Our concern is that the effect might not be quite what the Government intend. Aside from consumer protection issues and stopping people being targeted by sharks and cowboys seeking to exploit those who are newly able to access comparatively large amounts of money, attention needs to be given to the longer-term possibility that those who draw down large amounts and whose subsequent investments fail, for whatever reason, will be left with little or no money on which to see out their final years, despite having contributed to a pension scheme for most of their lives, and that they will then become a burden on the public purse. It is fair enough to say that the buyer should beware, but we are not talking about purchasing a new television; a wrong decision in this case might have grave, long-term effects on people’s basic incomes.
As has already been mentioned, in Australia, where the Government have introduced changes similar to those intended here, many people took large draw-downs and invested the money in buy-to-let properties. As the
TUC has noted, much evidence indicates that the same will happen here, despite Ministers’ talk of people making home improvements, buying new kitchens or going out and buying cars and other consumer goods that will boost the productive economy.
Research by the Australian investment management firm Challenger has found that one third of savers used their pension cash to buy a home, pay off an outstanding mortgage or make home improvements; one in five splashed out on a new car; and one in seven spent at least some of their pension on a holiday. The evidence from Australia is that, when given the choice, only one in 25 Australians now buy an annuity.
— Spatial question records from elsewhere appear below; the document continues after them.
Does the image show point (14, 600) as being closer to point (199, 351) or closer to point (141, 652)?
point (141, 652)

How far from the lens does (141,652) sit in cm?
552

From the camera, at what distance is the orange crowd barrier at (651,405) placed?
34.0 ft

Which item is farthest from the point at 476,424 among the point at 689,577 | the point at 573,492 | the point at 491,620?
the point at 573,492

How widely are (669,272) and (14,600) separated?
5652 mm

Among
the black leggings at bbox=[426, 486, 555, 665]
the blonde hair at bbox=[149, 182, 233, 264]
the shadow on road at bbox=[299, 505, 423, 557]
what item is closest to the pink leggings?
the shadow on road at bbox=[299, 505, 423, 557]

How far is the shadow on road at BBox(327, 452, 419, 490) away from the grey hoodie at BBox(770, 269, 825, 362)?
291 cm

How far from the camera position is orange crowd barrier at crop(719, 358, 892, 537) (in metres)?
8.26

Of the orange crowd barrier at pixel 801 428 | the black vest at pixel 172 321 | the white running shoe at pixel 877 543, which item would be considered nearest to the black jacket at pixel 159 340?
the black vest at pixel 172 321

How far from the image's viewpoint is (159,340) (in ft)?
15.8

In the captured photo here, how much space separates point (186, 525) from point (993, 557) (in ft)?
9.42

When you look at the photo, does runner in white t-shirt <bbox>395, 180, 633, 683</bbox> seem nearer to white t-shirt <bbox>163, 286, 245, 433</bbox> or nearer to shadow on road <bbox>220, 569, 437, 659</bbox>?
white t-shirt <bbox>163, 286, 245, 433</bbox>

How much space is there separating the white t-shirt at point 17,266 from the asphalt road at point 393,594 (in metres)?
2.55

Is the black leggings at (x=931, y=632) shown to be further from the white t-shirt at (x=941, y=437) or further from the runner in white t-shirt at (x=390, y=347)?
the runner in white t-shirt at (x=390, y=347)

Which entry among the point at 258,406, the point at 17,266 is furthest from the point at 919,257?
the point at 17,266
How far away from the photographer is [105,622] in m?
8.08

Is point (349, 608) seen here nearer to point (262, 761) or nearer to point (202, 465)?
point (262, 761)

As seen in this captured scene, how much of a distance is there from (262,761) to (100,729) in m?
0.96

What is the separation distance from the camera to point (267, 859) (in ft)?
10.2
In the US, another country where annuities are not mandatory, most people take their pension money as cash, rather than buying an annuity. Indeed, a buy-to-let property might appear to be one of the better options for many people, rather than keeping their money in their pension scheme or making other, more conservative investments.
Some large accountancy firms, such as PricewaterhouseCoopers, have said that the changes to the annuities system will be a net positive for the Treasury. They perhaps foresee the revenue raised through stamp duty and other associated taxes. But it is not the Treasury’s coffers that will suffer, at least not in the short term. It is the potential bubble in house prices that concerns me, particularly at a local level, and the potentially growing number of people who would then be unable to buy their own home, the strengthening of the historical over-reliance of the British economy on a buoyant housing market, and the potential effects on investors’ incomes should, or rather when, the bubble bursts.
I need hardly remind the House of the dangers of an over-inflated property market, of which buy-to-let is a significant factor, and indeed one of the significant causes of the financial crash in 2008. Even prior to the crash, in August 2007, Oxford Economics noted that buy to let
“is undoubtedly contributing to the overvaluation of housing.”
Were I cynical, I might even characterise inflation of the housing market as some sort of giant Ponzi scheme, helping to keep the economy afloat while doing little to contribute to productive capital, the epitome of the rentier society—if I was cynical.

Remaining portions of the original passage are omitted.